Schäuble sagte der „Bild am Sonntag“: „Wir werden die Vertrauenskrise des Euro nur dann überwinden, wenn wir mit den Reformen nicht nachlassen. Noch sind sich die Märkte nicht sicher, dass die Eurozone hält.“ Der Europaminister Finnlands, Alexander Stubb, stieß in der Süddeutschen Zeitung“ (Samstag) ins selbe Horn: „Wir haben uns mit einem Sparprogramm in den 90-er Jahren am eigenen Schopf aus einer tiefen Krise gezogen, und wir fänden es gut, wenn es andere Länder genauso machten.“

EU-Parlamentspräsident Schulz zeigte sich mit Blick auf die weitere Entwicklung Griechenlands optimistisch. „Die Troika wird keinen euphorischen, aber sie wird einen Bericht vorlegen, der Fortschritte in Griechenland beschreibt. Dann wird auch die nächste Tranche der Hilfsmittel freigegeben.“ Athen bemüht sich derzeit um die Freigabe einer weiteren Hilfs-Tranche von 31,5 Milliarden Euro.

SPD-Fraktionsgeschäftsführer Oppermann kritisierte erneut das Krisenmanagement Merkels. Die Bundesregierung betreibe ein „abgekartetes Spiel“. Während Kabinettsmitglieder scheinheilig vor der Vergemeinschaftung von Schulden warnten, benutze Merkel „auf schamlose Weise“ die EZB, um Schulden heimlich zu vergemeinschaften.
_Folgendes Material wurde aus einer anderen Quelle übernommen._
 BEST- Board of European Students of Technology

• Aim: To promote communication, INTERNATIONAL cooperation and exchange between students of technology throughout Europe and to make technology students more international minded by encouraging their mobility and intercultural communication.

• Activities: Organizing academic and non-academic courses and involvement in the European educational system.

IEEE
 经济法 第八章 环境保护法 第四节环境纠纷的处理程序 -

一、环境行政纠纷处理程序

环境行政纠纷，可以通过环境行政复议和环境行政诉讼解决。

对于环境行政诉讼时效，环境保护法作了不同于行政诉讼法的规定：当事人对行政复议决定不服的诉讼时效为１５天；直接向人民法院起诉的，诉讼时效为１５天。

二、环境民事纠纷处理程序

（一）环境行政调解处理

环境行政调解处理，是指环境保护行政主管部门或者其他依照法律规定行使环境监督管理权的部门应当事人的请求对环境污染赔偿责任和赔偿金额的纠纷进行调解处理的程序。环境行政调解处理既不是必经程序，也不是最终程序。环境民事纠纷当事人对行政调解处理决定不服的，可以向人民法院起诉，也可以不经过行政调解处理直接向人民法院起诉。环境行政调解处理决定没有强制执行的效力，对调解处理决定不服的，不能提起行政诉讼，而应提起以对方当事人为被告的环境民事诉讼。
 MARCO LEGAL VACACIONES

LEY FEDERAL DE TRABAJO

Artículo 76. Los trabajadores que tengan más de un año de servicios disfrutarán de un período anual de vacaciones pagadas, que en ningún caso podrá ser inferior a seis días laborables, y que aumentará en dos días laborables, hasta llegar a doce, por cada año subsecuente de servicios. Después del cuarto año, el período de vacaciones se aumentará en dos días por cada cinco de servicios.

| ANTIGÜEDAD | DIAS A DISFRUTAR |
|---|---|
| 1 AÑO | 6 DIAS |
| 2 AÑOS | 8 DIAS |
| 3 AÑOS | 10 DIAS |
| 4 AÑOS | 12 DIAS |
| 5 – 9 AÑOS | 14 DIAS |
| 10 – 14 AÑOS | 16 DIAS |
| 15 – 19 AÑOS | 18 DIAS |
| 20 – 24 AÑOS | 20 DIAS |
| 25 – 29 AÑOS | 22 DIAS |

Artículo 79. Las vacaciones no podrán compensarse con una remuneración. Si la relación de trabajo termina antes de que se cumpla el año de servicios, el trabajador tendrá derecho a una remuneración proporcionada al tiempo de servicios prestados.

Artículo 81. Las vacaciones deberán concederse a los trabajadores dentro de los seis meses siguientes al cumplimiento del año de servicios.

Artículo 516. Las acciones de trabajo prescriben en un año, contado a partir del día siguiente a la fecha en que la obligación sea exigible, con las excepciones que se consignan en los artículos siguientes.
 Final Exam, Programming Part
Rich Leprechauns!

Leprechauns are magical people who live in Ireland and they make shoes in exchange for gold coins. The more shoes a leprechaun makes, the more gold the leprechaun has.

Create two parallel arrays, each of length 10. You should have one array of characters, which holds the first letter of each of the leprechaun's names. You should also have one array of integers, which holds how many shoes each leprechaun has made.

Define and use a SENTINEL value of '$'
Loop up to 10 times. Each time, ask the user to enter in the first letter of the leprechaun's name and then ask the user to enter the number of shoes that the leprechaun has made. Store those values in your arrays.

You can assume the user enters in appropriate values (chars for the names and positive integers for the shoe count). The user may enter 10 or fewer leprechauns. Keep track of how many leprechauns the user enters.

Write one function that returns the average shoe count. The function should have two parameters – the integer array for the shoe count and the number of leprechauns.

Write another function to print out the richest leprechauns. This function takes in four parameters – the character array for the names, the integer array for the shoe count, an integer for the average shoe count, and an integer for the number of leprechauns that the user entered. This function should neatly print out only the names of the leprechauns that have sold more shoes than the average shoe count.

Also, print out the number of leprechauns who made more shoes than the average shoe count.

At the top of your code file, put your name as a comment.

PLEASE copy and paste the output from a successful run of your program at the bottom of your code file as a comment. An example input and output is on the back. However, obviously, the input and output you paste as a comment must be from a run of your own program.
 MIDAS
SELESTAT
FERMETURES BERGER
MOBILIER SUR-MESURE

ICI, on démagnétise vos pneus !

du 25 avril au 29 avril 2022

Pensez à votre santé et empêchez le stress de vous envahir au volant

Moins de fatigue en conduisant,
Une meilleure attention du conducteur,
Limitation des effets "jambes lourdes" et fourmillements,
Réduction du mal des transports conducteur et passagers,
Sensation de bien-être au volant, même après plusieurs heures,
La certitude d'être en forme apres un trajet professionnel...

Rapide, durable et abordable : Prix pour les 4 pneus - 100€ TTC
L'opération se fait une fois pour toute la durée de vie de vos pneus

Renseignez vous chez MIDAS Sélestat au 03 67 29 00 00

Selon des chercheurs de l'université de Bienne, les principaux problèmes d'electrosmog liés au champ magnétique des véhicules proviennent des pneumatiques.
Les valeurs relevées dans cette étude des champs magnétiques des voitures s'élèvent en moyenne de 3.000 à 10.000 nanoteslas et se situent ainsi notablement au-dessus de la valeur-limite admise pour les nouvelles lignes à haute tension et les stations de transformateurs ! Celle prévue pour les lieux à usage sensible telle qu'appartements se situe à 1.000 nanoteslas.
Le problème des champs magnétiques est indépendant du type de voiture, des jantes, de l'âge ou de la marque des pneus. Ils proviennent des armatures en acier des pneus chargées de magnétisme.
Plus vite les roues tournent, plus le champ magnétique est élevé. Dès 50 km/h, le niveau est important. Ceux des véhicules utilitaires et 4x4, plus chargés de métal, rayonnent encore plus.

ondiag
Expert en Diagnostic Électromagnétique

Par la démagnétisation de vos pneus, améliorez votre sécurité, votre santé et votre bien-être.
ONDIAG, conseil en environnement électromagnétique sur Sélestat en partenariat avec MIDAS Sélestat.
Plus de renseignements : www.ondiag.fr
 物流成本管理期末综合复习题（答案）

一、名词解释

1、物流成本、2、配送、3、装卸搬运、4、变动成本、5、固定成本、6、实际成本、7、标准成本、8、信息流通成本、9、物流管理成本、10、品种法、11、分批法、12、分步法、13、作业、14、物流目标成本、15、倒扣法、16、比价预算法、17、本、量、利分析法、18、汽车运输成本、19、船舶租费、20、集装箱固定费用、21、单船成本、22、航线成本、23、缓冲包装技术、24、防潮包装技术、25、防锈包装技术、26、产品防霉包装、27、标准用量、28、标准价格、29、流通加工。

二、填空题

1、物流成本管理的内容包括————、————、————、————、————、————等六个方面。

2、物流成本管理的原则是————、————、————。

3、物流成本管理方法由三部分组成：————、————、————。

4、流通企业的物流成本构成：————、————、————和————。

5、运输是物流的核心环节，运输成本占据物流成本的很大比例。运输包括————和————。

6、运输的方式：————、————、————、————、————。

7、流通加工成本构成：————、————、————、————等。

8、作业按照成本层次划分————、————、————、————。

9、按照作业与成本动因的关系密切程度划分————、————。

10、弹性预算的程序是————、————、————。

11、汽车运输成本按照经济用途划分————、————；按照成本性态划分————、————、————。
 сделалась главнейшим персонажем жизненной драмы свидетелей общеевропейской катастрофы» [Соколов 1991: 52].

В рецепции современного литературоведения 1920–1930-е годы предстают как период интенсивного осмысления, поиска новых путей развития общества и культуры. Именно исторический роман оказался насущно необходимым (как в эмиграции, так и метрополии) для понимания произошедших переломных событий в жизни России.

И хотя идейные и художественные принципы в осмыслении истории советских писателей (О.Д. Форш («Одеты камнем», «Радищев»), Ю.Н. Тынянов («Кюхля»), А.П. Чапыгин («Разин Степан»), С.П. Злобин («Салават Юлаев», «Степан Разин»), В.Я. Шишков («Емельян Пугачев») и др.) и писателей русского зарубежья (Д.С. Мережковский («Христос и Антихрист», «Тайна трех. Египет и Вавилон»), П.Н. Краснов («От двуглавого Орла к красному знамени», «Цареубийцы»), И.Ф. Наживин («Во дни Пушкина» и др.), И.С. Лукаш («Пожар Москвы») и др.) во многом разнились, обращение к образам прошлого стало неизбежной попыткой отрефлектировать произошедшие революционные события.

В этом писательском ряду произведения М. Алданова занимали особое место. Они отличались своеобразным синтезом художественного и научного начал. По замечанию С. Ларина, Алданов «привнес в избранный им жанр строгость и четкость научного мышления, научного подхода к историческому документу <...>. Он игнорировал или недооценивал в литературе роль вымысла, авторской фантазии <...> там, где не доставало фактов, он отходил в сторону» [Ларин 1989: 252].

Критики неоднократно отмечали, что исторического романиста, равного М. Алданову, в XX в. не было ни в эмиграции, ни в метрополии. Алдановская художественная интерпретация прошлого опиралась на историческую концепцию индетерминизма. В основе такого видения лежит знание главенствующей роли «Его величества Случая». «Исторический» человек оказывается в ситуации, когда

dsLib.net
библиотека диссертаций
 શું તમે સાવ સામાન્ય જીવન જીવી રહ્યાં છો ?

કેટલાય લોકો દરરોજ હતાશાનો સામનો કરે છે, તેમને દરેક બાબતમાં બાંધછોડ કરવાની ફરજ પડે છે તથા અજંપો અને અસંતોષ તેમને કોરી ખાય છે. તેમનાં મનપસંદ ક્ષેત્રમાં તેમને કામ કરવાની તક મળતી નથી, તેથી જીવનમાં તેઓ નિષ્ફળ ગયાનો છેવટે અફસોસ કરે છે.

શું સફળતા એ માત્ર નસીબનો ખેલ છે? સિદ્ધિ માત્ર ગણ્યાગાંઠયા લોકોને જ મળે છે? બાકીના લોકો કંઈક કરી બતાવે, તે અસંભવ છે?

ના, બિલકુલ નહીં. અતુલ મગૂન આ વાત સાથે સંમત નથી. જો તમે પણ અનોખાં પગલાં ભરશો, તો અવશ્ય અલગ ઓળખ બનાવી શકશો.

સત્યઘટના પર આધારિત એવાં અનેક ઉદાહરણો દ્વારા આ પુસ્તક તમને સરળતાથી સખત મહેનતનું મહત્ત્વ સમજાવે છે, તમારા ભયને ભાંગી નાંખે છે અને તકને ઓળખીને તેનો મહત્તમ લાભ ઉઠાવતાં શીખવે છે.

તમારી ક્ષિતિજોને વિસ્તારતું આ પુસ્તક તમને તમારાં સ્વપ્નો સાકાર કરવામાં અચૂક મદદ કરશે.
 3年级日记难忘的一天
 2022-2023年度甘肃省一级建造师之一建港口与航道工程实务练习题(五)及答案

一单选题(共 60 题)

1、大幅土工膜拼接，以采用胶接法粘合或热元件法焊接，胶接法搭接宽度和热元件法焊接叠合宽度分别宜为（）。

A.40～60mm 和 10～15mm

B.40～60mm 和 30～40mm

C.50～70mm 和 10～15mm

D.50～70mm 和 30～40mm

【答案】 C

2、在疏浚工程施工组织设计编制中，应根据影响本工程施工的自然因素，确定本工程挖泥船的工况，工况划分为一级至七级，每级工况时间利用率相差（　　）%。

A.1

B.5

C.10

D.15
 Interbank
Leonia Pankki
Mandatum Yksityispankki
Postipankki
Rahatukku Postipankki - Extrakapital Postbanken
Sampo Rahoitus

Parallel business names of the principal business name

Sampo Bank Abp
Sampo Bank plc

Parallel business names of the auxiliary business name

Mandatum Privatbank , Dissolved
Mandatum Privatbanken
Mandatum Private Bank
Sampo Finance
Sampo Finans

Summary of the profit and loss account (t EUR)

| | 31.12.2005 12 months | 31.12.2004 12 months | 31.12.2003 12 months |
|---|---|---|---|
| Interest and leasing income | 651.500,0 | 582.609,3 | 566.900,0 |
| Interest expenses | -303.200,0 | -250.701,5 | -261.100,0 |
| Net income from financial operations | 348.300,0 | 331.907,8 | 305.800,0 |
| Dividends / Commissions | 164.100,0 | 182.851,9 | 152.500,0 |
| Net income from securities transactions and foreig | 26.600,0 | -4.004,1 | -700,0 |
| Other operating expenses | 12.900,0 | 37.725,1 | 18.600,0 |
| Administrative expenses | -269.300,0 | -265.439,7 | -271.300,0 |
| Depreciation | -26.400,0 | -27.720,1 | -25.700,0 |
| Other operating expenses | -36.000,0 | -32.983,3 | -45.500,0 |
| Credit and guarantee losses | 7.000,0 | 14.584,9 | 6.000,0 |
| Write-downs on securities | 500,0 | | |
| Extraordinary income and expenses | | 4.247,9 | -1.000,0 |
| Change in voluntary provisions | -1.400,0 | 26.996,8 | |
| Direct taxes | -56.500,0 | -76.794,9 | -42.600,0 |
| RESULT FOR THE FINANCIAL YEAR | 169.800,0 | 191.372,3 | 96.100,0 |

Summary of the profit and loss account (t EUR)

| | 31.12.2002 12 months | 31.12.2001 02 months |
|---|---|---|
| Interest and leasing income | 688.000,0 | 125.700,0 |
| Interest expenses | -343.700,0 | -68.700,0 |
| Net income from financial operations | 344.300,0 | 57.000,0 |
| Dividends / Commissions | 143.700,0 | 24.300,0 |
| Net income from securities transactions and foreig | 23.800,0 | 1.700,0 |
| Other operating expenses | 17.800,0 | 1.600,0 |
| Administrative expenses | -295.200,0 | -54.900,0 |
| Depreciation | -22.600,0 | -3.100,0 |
Sahra Wagenknecht, Partei- und Fraktionsvize der Linken, warf im Südwestrundfunk den anderen Parteien vor, „ständig daran zu arbeiten, dem deutschen Steuerzahler immer neue Milliardenlasten aufzubürden, um Banken in Europa zu retten - und zwar Zockerbanken und Wettbuden“.